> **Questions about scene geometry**
|---|

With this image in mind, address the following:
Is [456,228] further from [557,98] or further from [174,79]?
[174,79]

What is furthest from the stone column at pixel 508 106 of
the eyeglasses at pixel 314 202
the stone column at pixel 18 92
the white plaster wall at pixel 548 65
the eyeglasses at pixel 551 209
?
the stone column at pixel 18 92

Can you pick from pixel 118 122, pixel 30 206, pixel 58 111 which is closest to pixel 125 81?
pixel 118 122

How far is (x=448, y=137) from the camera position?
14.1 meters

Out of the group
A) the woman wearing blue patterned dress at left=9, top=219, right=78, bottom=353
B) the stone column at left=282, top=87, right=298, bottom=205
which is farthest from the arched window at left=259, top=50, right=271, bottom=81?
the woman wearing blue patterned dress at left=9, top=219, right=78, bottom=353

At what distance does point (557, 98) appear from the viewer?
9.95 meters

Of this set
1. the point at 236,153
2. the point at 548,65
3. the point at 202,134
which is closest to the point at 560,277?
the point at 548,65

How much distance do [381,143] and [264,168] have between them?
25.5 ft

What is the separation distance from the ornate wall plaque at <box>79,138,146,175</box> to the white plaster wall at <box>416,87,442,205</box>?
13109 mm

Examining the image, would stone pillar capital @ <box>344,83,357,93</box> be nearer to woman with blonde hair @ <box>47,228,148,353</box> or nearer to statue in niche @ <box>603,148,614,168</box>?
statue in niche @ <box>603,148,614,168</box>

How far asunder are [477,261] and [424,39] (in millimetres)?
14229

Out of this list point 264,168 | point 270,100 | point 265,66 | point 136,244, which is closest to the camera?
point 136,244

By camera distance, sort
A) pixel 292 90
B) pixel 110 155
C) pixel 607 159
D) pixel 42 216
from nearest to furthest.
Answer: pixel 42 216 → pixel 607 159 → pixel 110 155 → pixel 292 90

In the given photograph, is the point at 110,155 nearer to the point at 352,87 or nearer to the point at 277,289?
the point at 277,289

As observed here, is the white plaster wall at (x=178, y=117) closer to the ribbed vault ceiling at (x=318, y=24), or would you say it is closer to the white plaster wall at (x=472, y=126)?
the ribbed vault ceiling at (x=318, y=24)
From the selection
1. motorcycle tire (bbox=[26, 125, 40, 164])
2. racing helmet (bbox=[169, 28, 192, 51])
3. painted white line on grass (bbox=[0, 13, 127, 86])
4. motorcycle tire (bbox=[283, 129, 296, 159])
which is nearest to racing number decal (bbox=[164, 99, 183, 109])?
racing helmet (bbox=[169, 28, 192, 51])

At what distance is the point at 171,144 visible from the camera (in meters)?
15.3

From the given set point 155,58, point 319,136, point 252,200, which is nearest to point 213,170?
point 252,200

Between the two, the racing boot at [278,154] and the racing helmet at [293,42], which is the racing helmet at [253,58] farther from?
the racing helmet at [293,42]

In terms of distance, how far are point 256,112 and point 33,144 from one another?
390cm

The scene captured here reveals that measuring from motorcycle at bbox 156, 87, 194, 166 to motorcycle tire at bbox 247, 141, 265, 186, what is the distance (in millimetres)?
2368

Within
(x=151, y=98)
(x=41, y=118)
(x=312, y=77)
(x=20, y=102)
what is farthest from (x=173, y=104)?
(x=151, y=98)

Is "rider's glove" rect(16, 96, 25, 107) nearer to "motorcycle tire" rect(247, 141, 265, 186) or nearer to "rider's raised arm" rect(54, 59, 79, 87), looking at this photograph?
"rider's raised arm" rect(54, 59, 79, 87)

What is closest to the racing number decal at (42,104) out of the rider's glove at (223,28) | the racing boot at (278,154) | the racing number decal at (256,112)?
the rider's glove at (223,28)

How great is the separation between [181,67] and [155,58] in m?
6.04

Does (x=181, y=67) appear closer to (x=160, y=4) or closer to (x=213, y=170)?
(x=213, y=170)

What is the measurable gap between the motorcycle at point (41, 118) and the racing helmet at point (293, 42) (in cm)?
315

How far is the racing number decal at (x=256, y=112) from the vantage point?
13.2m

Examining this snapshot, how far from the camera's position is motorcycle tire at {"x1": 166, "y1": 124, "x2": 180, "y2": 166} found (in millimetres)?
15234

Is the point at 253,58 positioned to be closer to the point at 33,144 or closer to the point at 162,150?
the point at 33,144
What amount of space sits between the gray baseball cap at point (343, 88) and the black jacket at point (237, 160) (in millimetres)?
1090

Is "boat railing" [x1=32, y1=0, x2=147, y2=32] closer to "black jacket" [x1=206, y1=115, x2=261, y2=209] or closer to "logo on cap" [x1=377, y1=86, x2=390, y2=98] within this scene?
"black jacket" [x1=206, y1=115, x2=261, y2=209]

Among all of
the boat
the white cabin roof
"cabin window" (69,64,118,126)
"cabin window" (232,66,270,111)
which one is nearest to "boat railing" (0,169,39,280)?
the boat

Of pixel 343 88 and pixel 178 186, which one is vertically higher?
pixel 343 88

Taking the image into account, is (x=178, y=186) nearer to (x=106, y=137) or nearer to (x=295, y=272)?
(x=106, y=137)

|---|

> **Problem description**
Repeat every entry exactly as written above.

> **Answer for the task**
With this image in mind, address the following:
Is [456,228] further from [557,98] or further from [174,79]?
[174,79]

What is furthest from the stone column at pixel 508 106 of
the eyeglasses at pixel 314 202
the stone column at pixel 18 92
the white plaster wall at pixel 548 65
the eyeglasses at pixel 551 209
?
the stone column at pixel 18 92

Can you pick from pixel 118 122, pixel 30 206, pixel 58 111 which is closest to pixel 125 81?
pixel 118 122

How far is (x=448, y=137) from the camera position?
14.1 meters

Out of the group
A) the woman wearing blue patterned dress at left=9, top=219, right=78, bottom=353
B) the stone column at left=282, top=87, right=298, bottom=205
which is farthest from the arched window at left=259, top=50, right=271, bottom=81?
the woman wearing blue patterned dress at left=9, top=219, right=78, bottom=353

At what distance does point (557, 98) appear from the viewer?
9.95 meters

Of this set
1. the point at 236,153
2. the point at 548,65
3. the point at 202,134
which is closest to the point at 560,277?
the point at 548,65

How much distance do [381,143] and [264,168] have between them?
25.5 ft

What is the separation distance from the ornate wall plaque at <box>79,138,146,175</box> to the white plaster wall at <box>416,87,442,205</box>?
13109 mm

Examining the image, would stone pillar capital @ <box>344,83,357,93</box> be nearer to woman with blonde hair @ <box>47,228,148,353</box> or nearer to statue in niche @ <box>603,148,614,168</box>?
statue in niche @ <box>603,148,614,168</box>

How far asunder are [477,261] and [424,39] (in millimetres)?
14229

Out of this list point 264,168 | point 270,100 | point 265,66 | point 136,244, which is closest to the camera?
point 136,244

By camera distance, sort
A) pixel 292 90
B) pixel 110 155
C) pixel 607 159
D) pixel 42 216
from nearest to furthest.
Answer: pixel 42 216 → pixel 607 159 → pixel 110 155 → pixel 292 90

In the given photograph, is the point at 110,155 nearer to the point at 352,87 or nearer to the point at 277,289?
the point at 277,289

As observed here, is the white plaster wall at (x=178, y=117) closer to the ribbed vault ceiling at (x=318, y=24), or would you say it is closer to the white plaster wall at (x=472, y=126)?
the ribbed vault ceiling at (x=318, y=24)
From the selection
1. motorcycle tire (bbox=[26, 125, 40, 164])
2. racing helmet (bbox=[169, 28, 192, 51])
3. painted white line on grass (bbox=[0, 13, 127, 86])
4. motorcycle tire (bbox=[283, 129, 296, 159])
which is nearest to racing number decal (bbox=[164, 99, 183, 109])?
racing helmet (bbox=[169, 28, 192, 51])

At what distance is the point at 171,144 visible from the camera (in meters)?
15.3

From the given set point 155,58, point 319,136, point 252,200, which is nearest to point 213,170?
point 252,200

Between the two, the racing boot at [278,154] and the racing helmet at [293,42], which is the racing helmet at [253,58] farther from?
the racing helmet at [293,42]

In terms of distance, how far are point 256,112 and point 33,144 from one another?
390cm

The scene captured here reveals that measuring from motorcycle at bbox 156, 87, 194, 166 to motorcycle tire at bbox 247, 141, 265, 186, what is the distance (in millimetres)?
2368

Within
(x=151, y=98)
(x=41, y=118)
(x=312, y=77)
(x=20, y=102)
what is farthest from (x=173, y=104)?
(x=151, y=98)

Is "rider's glove" rect(16, 96, 25, 107) nearer to "motorcycle tire" rect(247, 141, 265, 186) or nearer to "rider's raised arm" rect(54, 59, 79, 87), looking at this photograph?
"rider's raised arm" rect(54, 59, 79, 87)

What is closest to the racing number decal at (42,104) out of the rider's glove at (223,28) | the racing boot at (278,154) | the racing number decal at (256,112)?
the rider's glove at (223,28)

How great is the separation between [181,67] and [155,58] in m?
6.04

Does (x=181, y=67) appear closer to (x=160, y=4) or closer to (x=213, y=170)?
(x=213, y=170)

What is the measurable gap between the motorcycle at point (41, 118) and the racing helmet at point (293, 42) (in cm)?
315

How far is the racing number decal at (x=256, y=112) from the vantage point?
13.2m

Examining this snapshot, how far from the camera's position is motorcycle tire at {"x1": 166, "y1": 124, "x2": 180, "y2": 166} found (in millimetres)?
15234

Is the point at 253,58 positioned to be closer to the point at 33,144 or closer to the point at 162,150?
the point at 33,144
What amount of space sits between the gray baseball cap at point (343, 88) and the black jacket at point (237, 160) (in millimetres)?
1090

Is "boat railing" [x1=32, y1=0, x2=147, y2=32] closer to "black jacket" [x1=206, y1=115, x2=261, y2=209] or closer to "logo on cap" [x1=377, y1=86, x2=390, y2=98] within this scene?
"black jacket" [x1=206, y1=115, x2=261, y2=209]

Among all of
the boat
the white cabin roof
"cabin window" (69,64,118,126)
"cabin window" (232,66,270,111)
which one is nearest to "boat railing" (0,169,39,280)?
the boat

Of pixel 343 88 and pixel 178 186, which one is vertically higher?
pixel 343 88

Taking the image into account, is (x=178, y=186) nearer to (x=106, y=137) or nearer to (x=295, y=272)?
(x=106, y=137)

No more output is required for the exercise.